Les clochers triangulaires, après leur naissance en 1594 à Châteauneuf-Villevieille, ont ainsi suivi un long périple, en essaimant des petits groupes de clochers en Provence, en Italie et en Corse, avant de venir terminer leur cycle pratiquement à leur point de départ.

Comment se fait-il qu’ils soient si peu connus ? Cela tient certainement au fait qu’ils offrent toujours leur meilleur côté au regard, dissimulant le mur diagonal ; ainsi on ne voit pas leur triangularité. Cela n’est pas étonnant dans une région où, depuis l’époque romaine, le trompe-l’œil est couramment utilisé.

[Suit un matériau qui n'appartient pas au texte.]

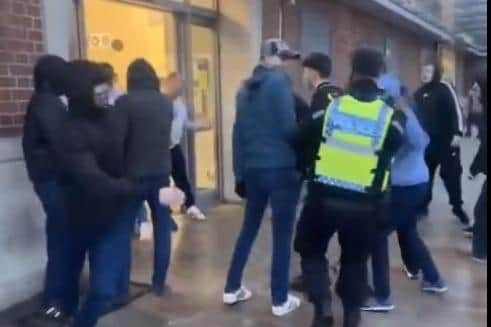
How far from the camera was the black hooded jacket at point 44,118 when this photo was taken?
4648 millimetres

En conclusion, il semblerait que cette technique, née dans le comté de Nice puisque c’est là que se trouvent les premiers clochers de ce type, ait débordé en France, en Italie et en Corse. L’ensemble de ces clochers mérite un classement particulier, car il semble unique au monde. On peut en accorder la paternité aux compagnons maçons d’origine piémontaise qui les ont construits dans la plupart des cas, la dispersion de cette technique revenant aux confréries de Pénitents Blancs qui la firent connaître à tous leurs frères.

Evocation de la Ste Trinité :  
Les auteurs Italiens ont tendance à lier les clochers triangulaires avec une évocation du mystère de la Sainte Trinité. Cela mérite une étude plus approfondie.

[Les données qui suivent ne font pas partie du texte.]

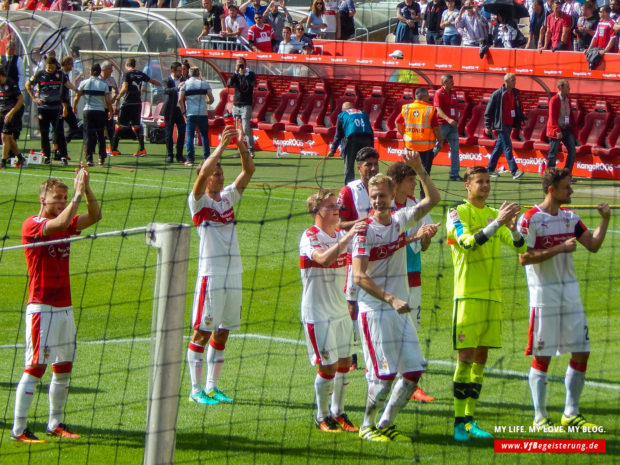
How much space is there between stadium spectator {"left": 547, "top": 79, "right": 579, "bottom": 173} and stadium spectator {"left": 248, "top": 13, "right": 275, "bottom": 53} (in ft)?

Le style baroque a éliminé les frontons triangulaires des façades principales en les remplaçant par des frontons circulaires et en utilisant des moulures en forme de lobes.
 On peut donc considérer que, la période prébaroque jusqu'à 1650, a probablement échappé à cette évocation en construisant des clochers du type triangle rectangle isocèle selon la technique du Comté de Nice.
En revanche, la période Baroque classicisme en développant sur le Piémont et la Ligurie, de nombreux clochers du type triangle équilatéral, ce qui est la représentation habituelle de la Sainte Trinité, a pu remplacer la disparition du fronton triangulaire par le clocher triangulaire équilatéral.